*Data*.
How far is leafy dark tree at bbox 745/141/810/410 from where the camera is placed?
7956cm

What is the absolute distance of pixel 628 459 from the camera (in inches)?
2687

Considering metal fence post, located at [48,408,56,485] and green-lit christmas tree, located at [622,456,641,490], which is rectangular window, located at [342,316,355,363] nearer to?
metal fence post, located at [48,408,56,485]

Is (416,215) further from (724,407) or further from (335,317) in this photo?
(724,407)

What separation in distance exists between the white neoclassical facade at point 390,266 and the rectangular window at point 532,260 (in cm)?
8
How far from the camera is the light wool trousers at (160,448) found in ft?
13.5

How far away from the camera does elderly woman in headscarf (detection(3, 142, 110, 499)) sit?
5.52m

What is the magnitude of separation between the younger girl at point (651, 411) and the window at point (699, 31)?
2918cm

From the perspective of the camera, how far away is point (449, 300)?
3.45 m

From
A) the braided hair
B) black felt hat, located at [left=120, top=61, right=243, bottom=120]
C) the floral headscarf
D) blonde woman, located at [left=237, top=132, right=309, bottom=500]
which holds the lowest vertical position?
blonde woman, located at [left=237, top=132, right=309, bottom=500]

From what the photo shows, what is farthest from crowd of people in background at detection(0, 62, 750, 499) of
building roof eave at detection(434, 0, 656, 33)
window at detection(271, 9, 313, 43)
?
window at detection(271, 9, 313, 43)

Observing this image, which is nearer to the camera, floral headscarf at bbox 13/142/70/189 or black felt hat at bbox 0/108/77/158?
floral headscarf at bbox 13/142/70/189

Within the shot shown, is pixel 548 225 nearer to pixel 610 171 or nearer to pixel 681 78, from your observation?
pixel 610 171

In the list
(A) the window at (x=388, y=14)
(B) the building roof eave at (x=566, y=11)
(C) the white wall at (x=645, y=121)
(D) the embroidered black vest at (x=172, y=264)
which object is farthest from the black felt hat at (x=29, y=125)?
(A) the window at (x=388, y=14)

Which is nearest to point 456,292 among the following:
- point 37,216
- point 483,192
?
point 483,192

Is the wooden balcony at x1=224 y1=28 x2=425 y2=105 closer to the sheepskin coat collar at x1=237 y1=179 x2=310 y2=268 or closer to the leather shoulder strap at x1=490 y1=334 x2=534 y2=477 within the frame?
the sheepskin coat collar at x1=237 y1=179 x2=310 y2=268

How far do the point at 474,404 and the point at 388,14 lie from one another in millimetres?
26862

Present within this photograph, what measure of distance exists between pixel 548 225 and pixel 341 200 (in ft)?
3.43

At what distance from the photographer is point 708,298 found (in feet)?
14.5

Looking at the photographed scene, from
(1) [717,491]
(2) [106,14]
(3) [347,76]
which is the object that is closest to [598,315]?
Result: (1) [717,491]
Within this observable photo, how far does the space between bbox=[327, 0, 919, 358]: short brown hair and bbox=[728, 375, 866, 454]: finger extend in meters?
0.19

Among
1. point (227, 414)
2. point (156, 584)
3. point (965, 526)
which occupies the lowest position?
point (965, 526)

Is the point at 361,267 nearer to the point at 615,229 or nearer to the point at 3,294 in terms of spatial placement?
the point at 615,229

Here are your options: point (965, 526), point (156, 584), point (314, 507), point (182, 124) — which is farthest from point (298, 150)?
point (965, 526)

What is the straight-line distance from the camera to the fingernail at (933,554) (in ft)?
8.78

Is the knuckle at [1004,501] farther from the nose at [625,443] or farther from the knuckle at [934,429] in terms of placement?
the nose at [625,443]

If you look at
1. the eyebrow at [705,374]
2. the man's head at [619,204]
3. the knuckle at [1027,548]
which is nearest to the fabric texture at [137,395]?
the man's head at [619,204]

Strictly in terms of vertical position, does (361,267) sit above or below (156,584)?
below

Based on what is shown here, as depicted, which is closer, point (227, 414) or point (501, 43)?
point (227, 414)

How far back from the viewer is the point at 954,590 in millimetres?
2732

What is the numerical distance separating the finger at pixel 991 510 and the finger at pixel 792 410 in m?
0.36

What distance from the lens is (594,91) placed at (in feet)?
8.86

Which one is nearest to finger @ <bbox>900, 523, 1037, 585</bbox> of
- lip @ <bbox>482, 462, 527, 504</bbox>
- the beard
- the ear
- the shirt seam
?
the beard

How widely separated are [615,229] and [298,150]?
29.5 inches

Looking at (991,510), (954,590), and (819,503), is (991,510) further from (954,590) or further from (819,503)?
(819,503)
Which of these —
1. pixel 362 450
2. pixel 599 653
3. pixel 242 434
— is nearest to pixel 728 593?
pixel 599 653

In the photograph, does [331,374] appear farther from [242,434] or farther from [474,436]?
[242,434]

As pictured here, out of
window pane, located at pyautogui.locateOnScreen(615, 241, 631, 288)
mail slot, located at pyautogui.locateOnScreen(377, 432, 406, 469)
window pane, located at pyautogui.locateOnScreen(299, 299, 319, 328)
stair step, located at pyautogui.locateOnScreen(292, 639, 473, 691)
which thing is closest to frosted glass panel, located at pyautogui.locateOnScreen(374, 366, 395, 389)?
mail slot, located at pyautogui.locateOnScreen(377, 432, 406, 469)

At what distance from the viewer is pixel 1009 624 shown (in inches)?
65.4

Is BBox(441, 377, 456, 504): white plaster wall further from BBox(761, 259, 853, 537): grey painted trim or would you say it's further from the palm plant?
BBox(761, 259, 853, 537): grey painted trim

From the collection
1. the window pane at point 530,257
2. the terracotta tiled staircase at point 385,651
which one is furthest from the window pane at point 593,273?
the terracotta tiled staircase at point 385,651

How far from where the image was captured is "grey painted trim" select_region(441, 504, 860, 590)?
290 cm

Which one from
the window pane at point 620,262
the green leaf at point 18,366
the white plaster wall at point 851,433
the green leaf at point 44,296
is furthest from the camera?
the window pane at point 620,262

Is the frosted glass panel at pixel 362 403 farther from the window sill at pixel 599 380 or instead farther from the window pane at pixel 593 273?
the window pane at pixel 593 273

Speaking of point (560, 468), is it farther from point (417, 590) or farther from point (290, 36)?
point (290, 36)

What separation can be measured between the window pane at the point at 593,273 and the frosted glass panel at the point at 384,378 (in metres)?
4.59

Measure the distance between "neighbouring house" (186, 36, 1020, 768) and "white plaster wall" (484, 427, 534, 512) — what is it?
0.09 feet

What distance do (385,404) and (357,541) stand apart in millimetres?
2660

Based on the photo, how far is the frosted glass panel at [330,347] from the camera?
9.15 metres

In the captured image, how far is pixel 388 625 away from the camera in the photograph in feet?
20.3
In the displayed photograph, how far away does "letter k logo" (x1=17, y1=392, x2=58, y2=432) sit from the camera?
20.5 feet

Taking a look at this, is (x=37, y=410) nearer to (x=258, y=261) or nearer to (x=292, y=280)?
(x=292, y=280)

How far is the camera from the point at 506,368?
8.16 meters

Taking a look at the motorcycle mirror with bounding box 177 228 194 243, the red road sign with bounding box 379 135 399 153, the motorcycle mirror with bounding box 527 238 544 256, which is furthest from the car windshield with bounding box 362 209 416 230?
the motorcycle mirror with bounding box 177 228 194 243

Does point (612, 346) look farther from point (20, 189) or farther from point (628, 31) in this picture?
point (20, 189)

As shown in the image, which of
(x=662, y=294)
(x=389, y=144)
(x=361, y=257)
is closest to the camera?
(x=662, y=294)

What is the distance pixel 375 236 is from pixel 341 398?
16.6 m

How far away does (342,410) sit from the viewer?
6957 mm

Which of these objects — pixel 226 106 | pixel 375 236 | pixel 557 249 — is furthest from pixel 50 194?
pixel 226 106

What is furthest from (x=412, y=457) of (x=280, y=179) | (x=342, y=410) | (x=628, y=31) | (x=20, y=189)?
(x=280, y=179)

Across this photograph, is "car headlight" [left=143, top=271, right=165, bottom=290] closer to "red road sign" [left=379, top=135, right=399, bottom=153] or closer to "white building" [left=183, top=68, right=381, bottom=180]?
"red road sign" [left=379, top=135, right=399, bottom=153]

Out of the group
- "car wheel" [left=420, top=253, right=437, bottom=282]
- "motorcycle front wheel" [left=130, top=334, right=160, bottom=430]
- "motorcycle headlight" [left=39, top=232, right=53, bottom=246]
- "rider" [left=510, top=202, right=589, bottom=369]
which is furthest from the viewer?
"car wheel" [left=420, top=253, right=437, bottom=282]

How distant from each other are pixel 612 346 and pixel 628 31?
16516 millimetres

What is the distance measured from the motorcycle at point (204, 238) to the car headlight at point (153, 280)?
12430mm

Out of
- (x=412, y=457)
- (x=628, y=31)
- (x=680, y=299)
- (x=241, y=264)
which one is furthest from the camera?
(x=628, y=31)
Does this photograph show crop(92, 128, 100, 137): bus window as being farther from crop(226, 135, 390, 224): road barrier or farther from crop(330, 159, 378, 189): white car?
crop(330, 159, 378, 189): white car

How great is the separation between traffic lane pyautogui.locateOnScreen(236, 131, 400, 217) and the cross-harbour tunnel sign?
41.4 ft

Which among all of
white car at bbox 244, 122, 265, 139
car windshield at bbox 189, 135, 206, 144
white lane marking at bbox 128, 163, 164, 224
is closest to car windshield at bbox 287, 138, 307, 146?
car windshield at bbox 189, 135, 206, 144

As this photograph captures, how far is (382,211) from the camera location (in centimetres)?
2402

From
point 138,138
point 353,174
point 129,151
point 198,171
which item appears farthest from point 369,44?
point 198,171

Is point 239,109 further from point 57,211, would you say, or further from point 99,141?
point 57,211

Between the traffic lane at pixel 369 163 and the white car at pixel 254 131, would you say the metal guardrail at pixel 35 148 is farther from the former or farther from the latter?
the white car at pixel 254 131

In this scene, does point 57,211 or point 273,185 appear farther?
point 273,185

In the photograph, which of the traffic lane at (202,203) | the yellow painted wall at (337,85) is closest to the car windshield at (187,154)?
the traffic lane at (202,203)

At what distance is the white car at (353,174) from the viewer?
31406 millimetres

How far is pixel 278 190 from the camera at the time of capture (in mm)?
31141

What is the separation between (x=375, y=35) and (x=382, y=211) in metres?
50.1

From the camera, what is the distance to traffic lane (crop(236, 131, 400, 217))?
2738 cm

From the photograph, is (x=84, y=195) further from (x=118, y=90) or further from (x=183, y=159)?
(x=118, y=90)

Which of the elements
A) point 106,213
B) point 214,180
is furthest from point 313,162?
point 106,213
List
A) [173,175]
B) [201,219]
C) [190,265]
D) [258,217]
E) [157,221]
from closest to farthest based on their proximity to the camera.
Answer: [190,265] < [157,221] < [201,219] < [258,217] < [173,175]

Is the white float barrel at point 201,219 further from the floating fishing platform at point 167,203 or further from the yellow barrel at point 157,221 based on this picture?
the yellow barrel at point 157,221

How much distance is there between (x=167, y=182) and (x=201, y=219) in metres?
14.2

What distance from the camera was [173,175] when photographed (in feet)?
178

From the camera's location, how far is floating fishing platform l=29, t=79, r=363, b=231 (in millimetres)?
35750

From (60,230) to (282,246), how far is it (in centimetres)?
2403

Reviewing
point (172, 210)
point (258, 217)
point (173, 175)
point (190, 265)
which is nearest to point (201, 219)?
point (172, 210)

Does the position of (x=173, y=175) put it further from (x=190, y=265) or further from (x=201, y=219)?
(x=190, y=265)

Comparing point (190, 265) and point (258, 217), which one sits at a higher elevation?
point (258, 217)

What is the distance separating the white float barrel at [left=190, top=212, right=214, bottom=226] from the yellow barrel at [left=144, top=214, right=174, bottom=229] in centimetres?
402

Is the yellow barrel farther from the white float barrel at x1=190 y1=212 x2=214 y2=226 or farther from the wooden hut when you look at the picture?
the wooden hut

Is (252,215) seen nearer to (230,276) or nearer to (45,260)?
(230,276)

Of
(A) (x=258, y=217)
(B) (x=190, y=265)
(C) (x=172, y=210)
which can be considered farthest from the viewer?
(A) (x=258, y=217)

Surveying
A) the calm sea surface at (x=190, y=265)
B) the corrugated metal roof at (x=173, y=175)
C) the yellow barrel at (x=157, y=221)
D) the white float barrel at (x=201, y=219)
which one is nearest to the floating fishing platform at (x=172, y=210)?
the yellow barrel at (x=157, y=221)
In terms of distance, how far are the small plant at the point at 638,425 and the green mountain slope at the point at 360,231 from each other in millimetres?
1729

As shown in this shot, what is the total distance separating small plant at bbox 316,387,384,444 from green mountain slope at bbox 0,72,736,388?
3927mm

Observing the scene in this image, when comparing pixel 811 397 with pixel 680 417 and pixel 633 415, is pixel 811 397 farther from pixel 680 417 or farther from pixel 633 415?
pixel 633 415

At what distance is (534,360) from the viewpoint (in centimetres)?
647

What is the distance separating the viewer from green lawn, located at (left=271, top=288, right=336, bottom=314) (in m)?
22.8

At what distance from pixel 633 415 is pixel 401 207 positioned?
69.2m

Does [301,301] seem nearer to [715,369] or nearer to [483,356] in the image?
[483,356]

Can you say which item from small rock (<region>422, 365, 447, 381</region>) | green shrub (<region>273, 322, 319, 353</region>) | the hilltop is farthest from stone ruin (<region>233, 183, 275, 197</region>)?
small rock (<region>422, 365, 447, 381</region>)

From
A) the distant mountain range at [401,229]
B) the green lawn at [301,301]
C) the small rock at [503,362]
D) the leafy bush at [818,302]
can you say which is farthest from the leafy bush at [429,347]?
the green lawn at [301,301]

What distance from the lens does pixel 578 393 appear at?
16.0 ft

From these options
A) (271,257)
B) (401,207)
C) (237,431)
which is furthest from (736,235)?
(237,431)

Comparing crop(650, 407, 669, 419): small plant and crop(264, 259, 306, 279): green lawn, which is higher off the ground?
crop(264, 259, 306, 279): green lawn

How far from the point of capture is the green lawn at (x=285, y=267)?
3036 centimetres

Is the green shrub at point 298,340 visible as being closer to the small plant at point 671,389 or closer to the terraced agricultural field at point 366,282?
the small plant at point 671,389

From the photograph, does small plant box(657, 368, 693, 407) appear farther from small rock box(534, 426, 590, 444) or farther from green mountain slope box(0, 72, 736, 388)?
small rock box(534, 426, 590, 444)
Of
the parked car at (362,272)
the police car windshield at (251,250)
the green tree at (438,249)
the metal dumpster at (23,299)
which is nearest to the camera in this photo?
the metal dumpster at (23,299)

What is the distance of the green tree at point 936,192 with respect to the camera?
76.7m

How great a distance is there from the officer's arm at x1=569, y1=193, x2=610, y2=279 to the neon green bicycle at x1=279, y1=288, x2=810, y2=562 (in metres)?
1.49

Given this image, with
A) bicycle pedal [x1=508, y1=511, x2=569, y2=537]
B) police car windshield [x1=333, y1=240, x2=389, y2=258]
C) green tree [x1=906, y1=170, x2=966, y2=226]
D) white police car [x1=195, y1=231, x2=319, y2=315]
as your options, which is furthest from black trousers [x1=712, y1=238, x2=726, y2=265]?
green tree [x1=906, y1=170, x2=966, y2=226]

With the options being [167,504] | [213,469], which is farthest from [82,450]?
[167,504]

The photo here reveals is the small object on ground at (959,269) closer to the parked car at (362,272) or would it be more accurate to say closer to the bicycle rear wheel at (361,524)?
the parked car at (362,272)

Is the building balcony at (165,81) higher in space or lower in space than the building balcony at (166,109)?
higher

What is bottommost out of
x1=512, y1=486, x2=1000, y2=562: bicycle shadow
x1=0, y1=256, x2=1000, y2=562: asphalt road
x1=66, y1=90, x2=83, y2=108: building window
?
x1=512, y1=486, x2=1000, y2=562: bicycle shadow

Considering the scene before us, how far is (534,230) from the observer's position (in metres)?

*Problem*. Return exactly the lines from the one containing "How far from the point" through the last line of the records above, both included, and nothing else.

*Finished task*.
How far from the point of capture is the green lawn at (x=285, y=267)?
3036 centimetres

Is the green shrub at point 298,340 visible as being closer to the small plant at point 671,389 or closer to the terraced agricultural field at point 366,282?
the small plant at point 671,389

From the photograph, does small plant box(657, 368, 693, 407) appear farther from small rock box(534, 426, 590, 444) or farther from green mountain slope box(0, 72, 736, 388)?
small rock box(534, 426, 590, 444)
Of
the parked car at (362,272)
the police car windshield at (251,250)
the green tree at (438,249)
the metal dumpster at (23,299)
which is nearest to the camera in this photo?
the metal dumpster at (23,299)

What is the distance of the green tree at point 936,192 with respect to the camera?
76.7m

How great a distance is there from the officer's arm at x1=569, y1=193, x2=610, y2=279 to the neon green bicycle at x1=279, y1=288, x2=810, y2=562 (in metres)?
1.49

Given this image, with
A) bicycle pedal [x1=508, y1=511, x2=569, y2=537]
B) police car windshield [x1=333, y1=240, x2=389, y2=258]
C) green tree [x1=906, y1=170, x2=966, y2=226]
D) white police car [x1=195, y1=231, x2=319, y2=315]
as your options, which is furthest from black trousers [x1=712, y1=238, x2=726, y2=265]?
green tree [x1=906, y1=170, x2=966, y2=226]

With the options being [167,504] | [213,469], which is farthest from [82,450]?
[167,504]

The photo here reveals is the small object on ground at (959,269) closer to the parked car at (362,272) or would it be more accurate to say closer to the bicycle rear wheel at (361,524)?
the parked car at (362,272)

Is the building balcony at (165,81) higher in space or lower in space than the building balcony at (166,109)?
higher

What is bottommost out of
x1=512, y1=486, x2=1000, y2=562: bicycle shadow
x1=0, y1=256, x2=1000, y2=562: asphalt road
x1=66, y1=90, x2=83, y2=108: building window
?
x1=512, y1=486, x2=1000, y2=562: bicycle shadow

Considering the scene before us, how far is (534,230) from the observer's position (in metres)?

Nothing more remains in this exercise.